For a scant few moments more, I stood there watching in horror as the grotesque carpet of bloody flowers continued to infest the city. In the distance, sirens and the panicked cries of the normals, of Valero’s civilian population, pierced the bizarre tranquility of the night.
The flames from the archangel’s sword had finally died down, receding enough to leave just its gleaming golden blade. At least I didn’t have to worry about being accosted for carrying around a weapon anymore. The authorities obviously had way bigger problems just then.

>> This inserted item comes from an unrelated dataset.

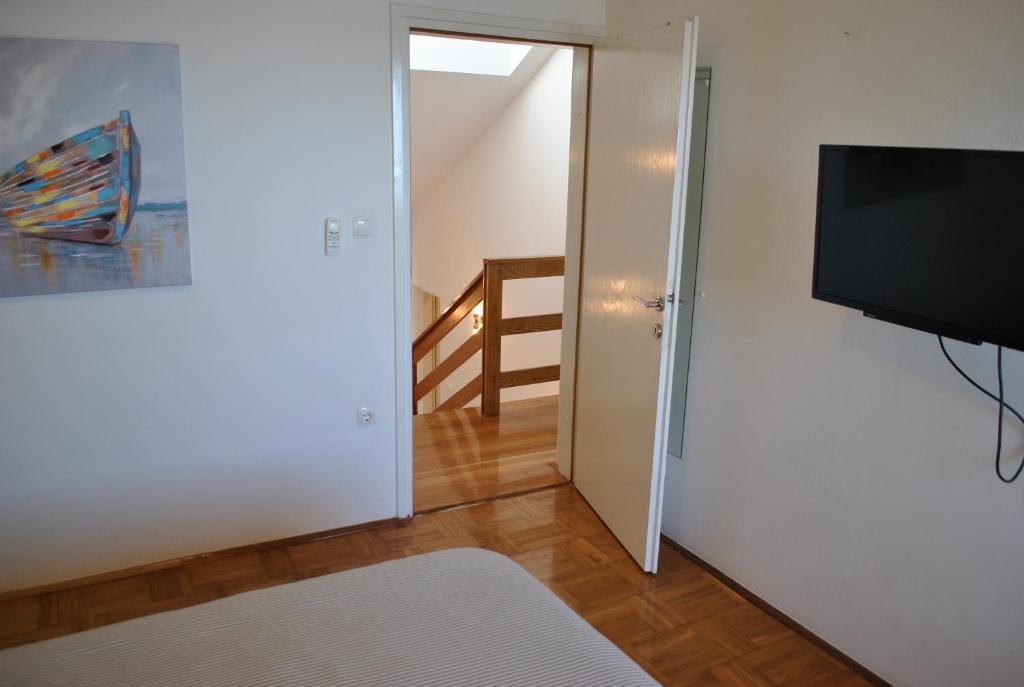 Televízia a/alebo spoločenská miestnosť v ubytovaní Direct Seafront Villa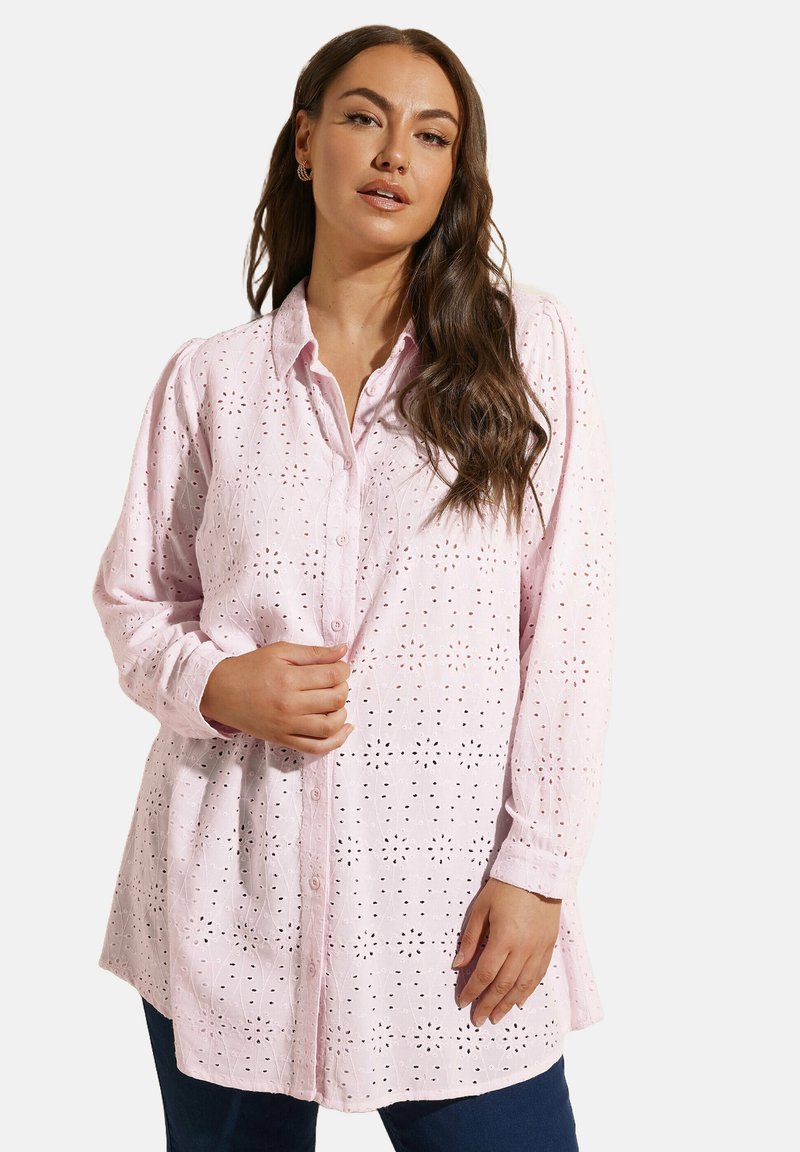 Camicia button-up rosa con motivi ad uncinetto, maniche lunghe e vestibilità rilassata. Realizzata in tessuto leggero con finitura testurizzata.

I searched through my pockets, my free hand shaking as it found the one thing that could possibly be more useful than a cellphone in my situation. My chest flooded with relief when my fingers brushed against the arrowhead that Artemis had once given me, what she’d explained was the best way for me to get in touch. I squeezed it, relishing how its sharp edges dug into my skin. The pain meant it was working.
Artemis’s voice echoed from a pale distance, tumbling around the inside of my head. “Hello? Mason? Is that you? I gave you this number in case of emergency. This had better be good.”
I answered her with my thoughts, hoping my tone would relay the gravity of our predicament.
“Oh, this is an emergency, all right. Florian’s in trouble. Demon prince levels of trouble.”
I heard a click in my head, just like Artemis had hung up, and a shaft of moonlight pierced the night sky, touching down on the asphalt not one foot away from me. She materialized in its spotlight, her forehead already furrowed, bow in one hand, arrow in the other.